Friday, June 07, 2013
The pharmaceutical community, like much of the country remains divided about the Affordable Care Act and its impact on healthcare and the industry, perhaps even more so than when the original law passed in 2010. The industry, of course, supported the initial legislation, and many people continue to believe it made the right decision.
But as deadlines approach for the all-important next phase of the law, execution realities and uncertainty raise questions, many of which can’t be answered in the near term. Nonetheless, they have implications overall for the healthcare system and patients, and, more narrowly, for pharma commercial and business development strategy. This year, in particular, is important for the market access phase of the legislation, as the country prepares to get new health insurance exchanges running by the Jan. 1, 2014 deadline, and states decide whether and how to expand their Medicaid offerings to broader populations. As of Jan. 1, Americans must have individual insurance coverage or pay a penalty (modest at first); they can buy the coverage through insurance plans listed on health insurance exchanges which begin operations on that date.
Overall, pharma industry support, officially, at least, seems high, even as executives worry whether their companies will ever make up for the tradeoffs they agreed to three years ago in the form of bigger rebates (for Medicaid and other government programs) and taxes through numbers of newly covered lives.
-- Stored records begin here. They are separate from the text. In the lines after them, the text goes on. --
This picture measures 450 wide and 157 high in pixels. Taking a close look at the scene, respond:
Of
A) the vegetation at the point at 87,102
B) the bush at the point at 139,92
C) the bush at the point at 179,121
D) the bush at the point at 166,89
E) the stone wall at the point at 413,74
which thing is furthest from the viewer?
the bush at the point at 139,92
They are concerned about less high-profile provisions of the act, such as its dramatic expansion of the 340b program to new categories of hospitals, and a provision that limits reimbursement companies can get for minor improvements to their product, as well as the federal and state governments’ ability to execute their plans on time.
Many states are just now announcing which insurance companies are participating in the exchanges and those plans are identifying their basic options, but the industry in general does not yet have a good perception of what drug coverage will look like, how the new exchange plans or Medicaid expansion will be populated, or how the mandatory individual insurance provisions will be enforced.
Because no one really has the answers, many in the industry expect companies to monitor the ACA’s progress closely but continue to operate status quo. They are not so much keeping their heads in the sand as monitoring cautiously,” says an executive at a firm that advises companies on market access issues. “From a tactical perspective, no one knows what will happen, so they are taking the path of least resistance. Top execs are asking me to come up with projections, and I don’t know them, so they are proceeding as though there is no effect.”
The uncertainty hasn’t stopped Wall Street from predicting winners and losers in the healthcare sector in general, or entrepreneurs form seizing opportunity in the midst of change. At the Jefferies investment bank conference on June 4, a panel of experts opined about investor beneficiaries, and all agreed that whatever else, managed care –perhaps by another name—will be the name of the game going forward. Past efforts to move populations into managed care failed, but what’s different now is the government support for such programs, as well as massive databases that able to monitor how the system is performing.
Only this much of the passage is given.